* BEGIN Dataset excerpts *

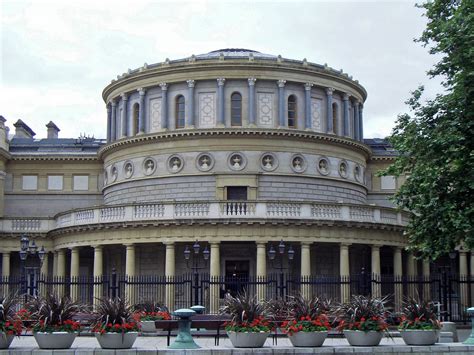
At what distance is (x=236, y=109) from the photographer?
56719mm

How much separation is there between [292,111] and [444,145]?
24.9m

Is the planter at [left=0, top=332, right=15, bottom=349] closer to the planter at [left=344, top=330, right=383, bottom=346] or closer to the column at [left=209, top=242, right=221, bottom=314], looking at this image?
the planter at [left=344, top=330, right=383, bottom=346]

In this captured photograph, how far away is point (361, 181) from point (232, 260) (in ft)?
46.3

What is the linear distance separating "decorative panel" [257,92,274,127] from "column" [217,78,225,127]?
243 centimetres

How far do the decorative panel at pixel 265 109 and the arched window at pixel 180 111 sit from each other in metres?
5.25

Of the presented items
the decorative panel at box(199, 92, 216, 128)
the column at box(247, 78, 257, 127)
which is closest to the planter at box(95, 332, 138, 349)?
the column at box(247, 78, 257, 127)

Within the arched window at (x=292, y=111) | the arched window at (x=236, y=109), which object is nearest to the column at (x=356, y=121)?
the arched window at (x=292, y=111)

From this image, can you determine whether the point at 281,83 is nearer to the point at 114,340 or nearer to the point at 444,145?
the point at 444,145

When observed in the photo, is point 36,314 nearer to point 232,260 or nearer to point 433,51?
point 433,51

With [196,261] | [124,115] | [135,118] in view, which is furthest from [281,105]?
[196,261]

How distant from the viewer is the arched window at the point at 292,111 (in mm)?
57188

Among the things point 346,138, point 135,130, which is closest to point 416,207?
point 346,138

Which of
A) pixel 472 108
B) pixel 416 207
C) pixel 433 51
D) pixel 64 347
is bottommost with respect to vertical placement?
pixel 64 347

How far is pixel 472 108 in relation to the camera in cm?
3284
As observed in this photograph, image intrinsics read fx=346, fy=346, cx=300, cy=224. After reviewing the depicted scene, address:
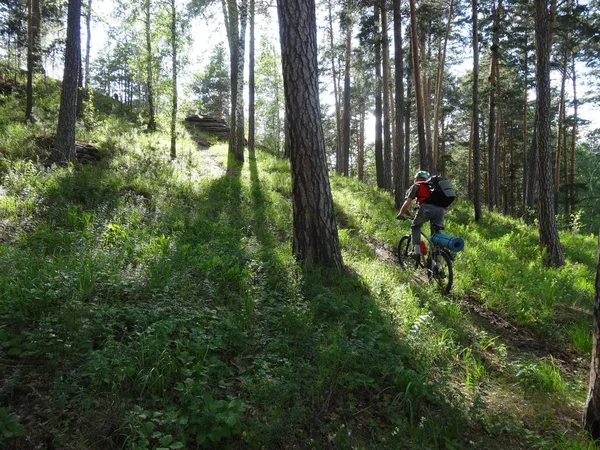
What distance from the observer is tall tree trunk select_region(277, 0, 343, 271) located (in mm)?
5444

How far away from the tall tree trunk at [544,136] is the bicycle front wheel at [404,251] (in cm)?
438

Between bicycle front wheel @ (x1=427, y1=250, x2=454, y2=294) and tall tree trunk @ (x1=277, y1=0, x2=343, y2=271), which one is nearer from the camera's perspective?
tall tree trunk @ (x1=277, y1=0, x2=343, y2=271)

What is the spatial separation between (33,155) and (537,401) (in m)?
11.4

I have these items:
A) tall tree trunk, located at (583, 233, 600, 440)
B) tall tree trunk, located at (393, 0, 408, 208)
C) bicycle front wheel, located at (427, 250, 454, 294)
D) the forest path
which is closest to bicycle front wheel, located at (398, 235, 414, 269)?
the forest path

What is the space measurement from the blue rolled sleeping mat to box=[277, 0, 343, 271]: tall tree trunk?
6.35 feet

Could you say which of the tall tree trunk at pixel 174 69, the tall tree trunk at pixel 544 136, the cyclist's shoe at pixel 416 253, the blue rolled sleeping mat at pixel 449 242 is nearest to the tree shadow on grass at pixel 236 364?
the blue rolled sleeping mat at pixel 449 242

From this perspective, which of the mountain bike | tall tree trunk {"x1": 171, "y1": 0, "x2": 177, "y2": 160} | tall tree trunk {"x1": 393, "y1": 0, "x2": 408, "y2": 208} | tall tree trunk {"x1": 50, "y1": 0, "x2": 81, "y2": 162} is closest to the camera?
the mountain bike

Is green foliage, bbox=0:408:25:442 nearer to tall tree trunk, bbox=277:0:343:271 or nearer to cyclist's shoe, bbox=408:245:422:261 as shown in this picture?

* END Dataset excerpts *

● **Your instructions**
All of the data above should be transcribed verbatim, with pictures omitted.

● **Result for this exercise**
At what distance is (x=236, y=109) from the photographer?
56719mm

How much separation is there between [292,111] and [444,145]?
24.9m

Is the planter at [left=0, top=332, right=15, bottom=349] closer to the planter at [left=344, top=330, right=383, bottom=346] or closer to the column at [left=209, top=242, right=221, bottom=314], looking at this image?
the planter at [left=344, top=330, right=383, bottom=346]

In this captured photograph, how far away is point (361, 181) from point (232, 260) (in ft)?
46.3

What is the linear distance separating "decorative panel" [257,92,274,127] from "column" [217,78,225,127]?
243 centimetres

How far do the decorative panel at pixel 265 109 and the arched window at pixel 180 111 sit from each other in metres?
5.25

Of the presented items
the decorative panel at box(199, 92, 216, 128)
the column at box(247, 78, 257, 127)
which is closest to the planter at box(95, 332, 138, 349)?
the column at box(247, 78, 257, 127)

Within the arched window at (x=292, y=111) | the arched window at (x=236, y=109), which object is nearest to the column at (x=356, y=121)?
the arched window at (x=292, y=111)

From this image, can you determine whether the point at 281,83 is nearer to the point at 114,340 or nearer to the point at 444,145?
the point at 444,145

When observed in the photo, is point 36,314 nearer to point 232,260 or nearer to point 433,51?
point 433,51

With [196,261] | [124,115] | [135,118] in view, which is furthest from [281,105]?
[196,261]

How distant from the viewer is the arched window at the point at 292,111 (in mm)?
57188

Among the things point 346,138, point 135,130, which is closest to point 416,207?
point 346,138

Which of
A) pixel 472 108
B) pixel 416 207
C) pixel 433 51
D) pixel 64 347
is bottommost with respect to vertical placement?
pixel 64 347

How far is pixel 472 108 in relation to the camera in cm?
3284
As observed in this photograph, image intrinsics read fx=346, fy=346, cx=300, cy=224. After reviewing the depicted scene, address:
What distance from the observer is tall tree trunk select_region(277, 0, 343, 271) located (in mm)?
5444

How far away from the tall tree trunk at [544,136] is the bicycle front wheel at [404,251] (in cm)?
438

Between bicycle front wheel @ (x1=427, y1=250, x2=454, y2=294) and tall tree trunk @ (x1=277, y1=0, x2=343, y2=271), which one is nearer from the camera's perspective?
tall tree trunk @ (x1=277, y1=0, x2=343, y2=271)

What is the spatial separation between (33,155) and (537,401) (in m)?
11.4

I have these items:
A) tall tree trunk, located at (583, 233, 600, 440)
B) tall tree trunk, located at (393, 0, 408, 208)
C) bicycle front wheel, located at (427, 250, 454, 294)
D) the forest path
which is closest to bicycle front wheel, located at (398, 235, 414, 269)?
the forest path

What is the space measurement from the blue rolled sleeping mat to box=[277, 0, 343, 271]: tall tree trunk?
6.35 feet

Could you say which of the tall tree trunk at pixel 174 69, the tall tree trunk at pixel 544 136, the cyclist's shoe at pixel 416 253, the blue rolled sleeping mat at pixel 449 242 is nearest to the tree shadow on grass at pixel 236 364?
the blue rolled sleeping mat at pixel 449 242

From this perspective, which of the mountain bike | tall tree trunk {"x1": 171, "y1": 0, "x2": 177, "y2": 160} | tall tree trunk {"x1": 393, "y1": 0, "x2": 408, "y2": 208} | tall tree trunk {"x1": 50, "y1": 0, "x2": 81, "y2": 162} is closest to the camera?
the mountain bike

Is green foliage, bbox=0:408:25:442 nearer to tall tree trunk, bbox=277:0:343:271 or nearer to cyclist's shoe, bbox=408:245:422:261 as shown in this picture?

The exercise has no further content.